Sunday, November 24, 2013

Whales, seals, and foxes

Chris Tomlins recently posted "Animals Accurs’d: Ferae Naturae and the Law of Property in Nineteenth-Century North America", an extended and thoughtful comment on three articles from the University of Toronto Law Journal’s symposium on ferae naturae and the law of property (by Angela Fernandez, Robert Deal, and Bruce Ziff), containing, as well, extended reflections on Moby-Dick and on Robert Ellickson's Order Without Law.

The article, and the works it discusses, have a lot to say about the legal histories of whale-, seal-, and fox-hunting.
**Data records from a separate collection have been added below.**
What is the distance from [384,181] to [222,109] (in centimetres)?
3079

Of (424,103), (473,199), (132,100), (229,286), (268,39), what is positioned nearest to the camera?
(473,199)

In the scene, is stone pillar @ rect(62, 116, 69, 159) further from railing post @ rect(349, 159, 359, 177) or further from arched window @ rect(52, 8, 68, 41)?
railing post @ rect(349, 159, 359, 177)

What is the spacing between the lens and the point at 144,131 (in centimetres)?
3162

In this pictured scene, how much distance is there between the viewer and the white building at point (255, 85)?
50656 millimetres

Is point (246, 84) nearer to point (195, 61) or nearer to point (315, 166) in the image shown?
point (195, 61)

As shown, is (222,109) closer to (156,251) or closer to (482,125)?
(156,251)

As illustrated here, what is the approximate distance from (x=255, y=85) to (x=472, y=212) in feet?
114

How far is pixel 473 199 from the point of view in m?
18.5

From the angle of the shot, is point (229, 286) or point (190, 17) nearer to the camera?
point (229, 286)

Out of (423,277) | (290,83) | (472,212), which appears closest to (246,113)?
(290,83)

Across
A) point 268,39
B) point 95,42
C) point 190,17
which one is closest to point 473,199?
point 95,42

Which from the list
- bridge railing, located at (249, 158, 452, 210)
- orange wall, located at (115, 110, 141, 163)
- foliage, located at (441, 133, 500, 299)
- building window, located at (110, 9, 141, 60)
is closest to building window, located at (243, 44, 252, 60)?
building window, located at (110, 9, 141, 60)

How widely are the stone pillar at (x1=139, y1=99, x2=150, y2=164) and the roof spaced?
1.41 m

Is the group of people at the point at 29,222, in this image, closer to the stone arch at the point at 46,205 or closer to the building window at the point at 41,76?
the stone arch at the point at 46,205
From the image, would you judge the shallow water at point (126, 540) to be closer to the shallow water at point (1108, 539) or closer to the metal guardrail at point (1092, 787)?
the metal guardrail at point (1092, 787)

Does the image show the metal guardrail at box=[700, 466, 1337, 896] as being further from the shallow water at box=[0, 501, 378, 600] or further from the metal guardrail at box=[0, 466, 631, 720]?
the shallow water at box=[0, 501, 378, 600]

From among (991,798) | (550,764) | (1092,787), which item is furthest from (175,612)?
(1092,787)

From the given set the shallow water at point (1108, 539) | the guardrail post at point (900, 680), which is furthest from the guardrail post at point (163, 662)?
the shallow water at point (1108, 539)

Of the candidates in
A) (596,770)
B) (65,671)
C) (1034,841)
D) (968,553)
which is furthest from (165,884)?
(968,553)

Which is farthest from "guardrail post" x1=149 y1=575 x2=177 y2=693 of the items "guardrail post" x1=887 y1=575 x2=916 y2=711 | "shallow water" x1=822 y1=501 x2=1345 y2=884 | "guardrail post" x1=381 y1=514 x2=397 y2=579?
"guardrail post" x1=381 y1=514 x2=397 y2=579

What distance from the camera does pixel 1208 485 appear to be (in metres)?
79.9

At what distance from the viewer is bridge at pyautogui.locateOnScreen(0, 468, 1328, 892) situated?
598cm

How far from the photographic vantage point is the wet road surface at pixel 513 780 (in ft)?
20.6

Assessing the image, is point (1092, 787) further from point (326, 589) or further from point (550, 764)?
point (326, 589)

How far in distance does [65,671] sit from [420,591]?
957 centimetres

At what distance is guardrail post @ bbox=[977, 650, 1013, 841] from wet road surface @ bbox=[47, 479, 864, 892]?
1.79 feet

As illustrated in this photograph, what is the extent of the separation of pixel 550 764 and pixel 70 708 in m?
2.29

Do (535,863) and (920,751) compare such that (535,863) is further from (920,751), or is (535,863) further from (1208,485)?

Tomlins ends with some thoughts (condensed here, and with footnotes omitted) about directions that have not been taken in these histories:
from a diligent observer
Throughout Moby-Dick, the whale remains enigmatically silent. Historians don’t think much of those who ventriloquize (speak for) silent others. It is considered better form to try to find their voices so they can speak for themselves. Still, the void is sorely tempting. We know what Ahab said to the whale, at the end, on the way down: ‘to the last I grapple with thee; from hell’s heart I stab at thee; for hate’s sake I spit my last breath at thee.’ One wonders what the whale might have had to say in reply. I fancy what we would hear would be sad and bemused: these humans, their God, His promise of redemption, His grant of dominion . . . all so unfortunately unavoidable.
Perhaps these cases may eventually help us to find our way to the animals rather than just to the law.